WHAT IS NEEDED:
Transcribe each entry in full, and leave the images out.

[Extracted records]
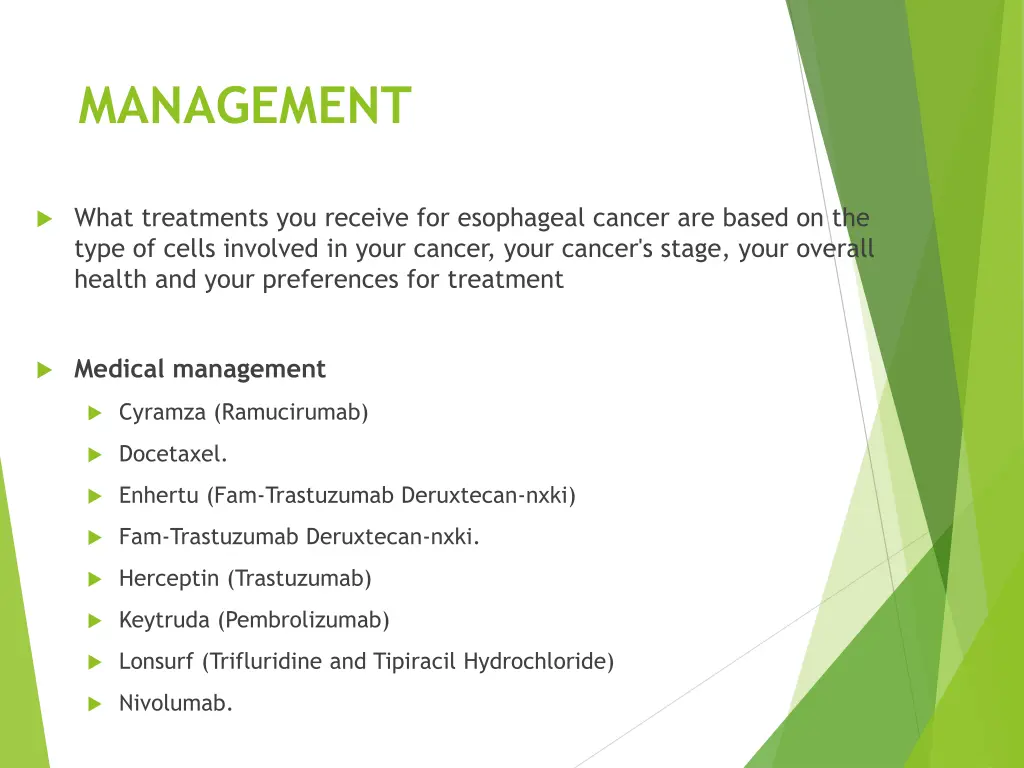 MANAGEMENT

What treatments you receive for esophageal cancer are based on the type of cells involved in your cancer, your cancer's stage, your overall health and your preferences for treatment

Medical management

Cyramza (Ramucirumab)

Docetaxel.

Enhertu (Fam-Trastuzumab Deruxtecan-nxki)

Fam-Trastuzumab Deruxtecan-nxki.

Herceptin (Trastuzumab)

Keytruda (Pembrolizumab)

Lonsurf (Trifluridine and Tipiracil Hydrochloride)

Nivolumab.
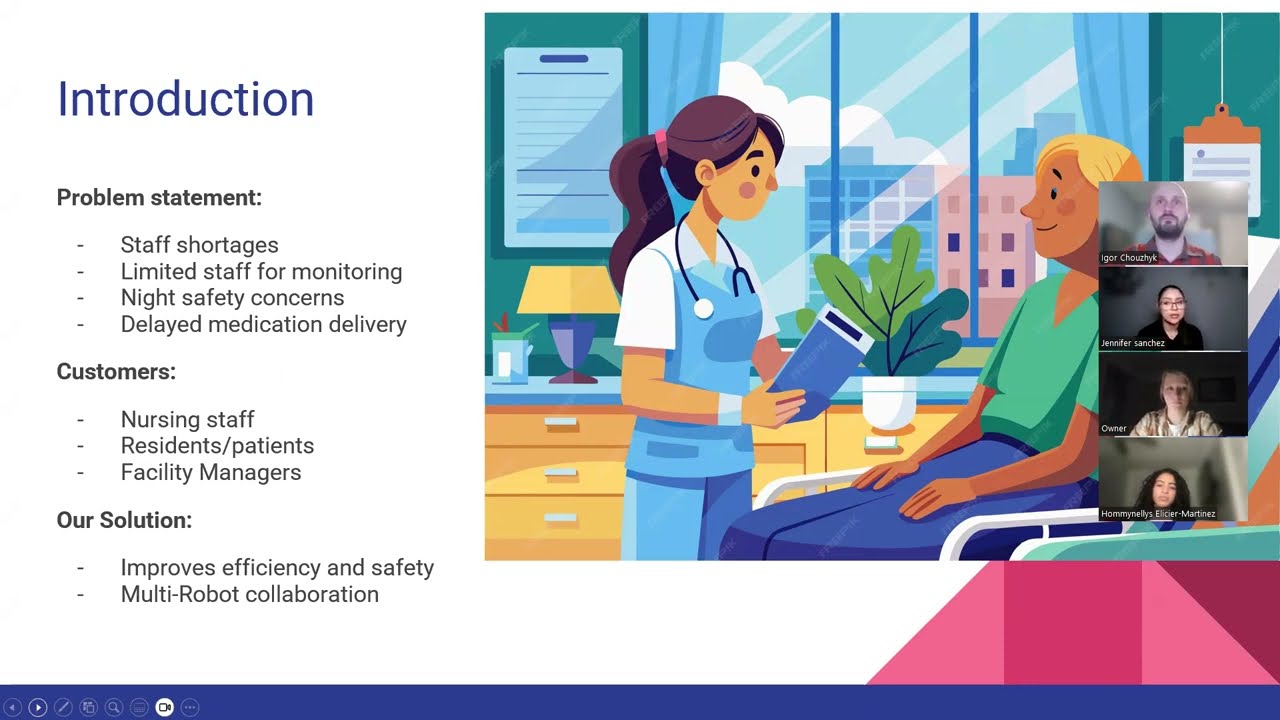 Introduction

Problem statement:

- Staff shortages
- Limited staff for monitoring
- Night safety concerns
- Delayed medication delivery

Customers:

- Nursing staff
- Residents/patients
- Facility Managers

Our Solution:

- Improves efficiency and safety
- Multi-Robot collaboration

Igor Chouzhyk

Jennifer sanchez

Owner

Hommynellys Elicier-Martinez

FREEPIK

OUTPUT OF THE TASK:
 MANAGEMENT

What treatments you receive for esophageal cancer are based on the type of cells involved in your cancer, your cancer's stage, your overall health and your preferences for treatment

Medical management

Cyramza (Ramucirumab)

Docetaxel.

Enhertu (Fam-Trastuzumab Deruxtecan-nxki)

Fam-Trastuzumab Deruxtecan-nxki.

Herceptin (Trastuzumab)

Keytruda (Pembrolizumab)

Lonsurf (Trifluridine and Tipiracil Hydrochloride)

Nivolumab.
 Introduction

Problem statement:

- Staff shortages
- Limited staff for monitoring
- Night safety concerns
- Delayed medication delivery

Customers:

- Nursing staff
- Residents/patients
- Facility Managers

Our Solution:

- Improves efficiency and safety
- Multi-Robot collaboration

Igor Chouzhyk

Jennifer sanchez

Owner

Hommynellys Elicier-Martinez

FREEPIK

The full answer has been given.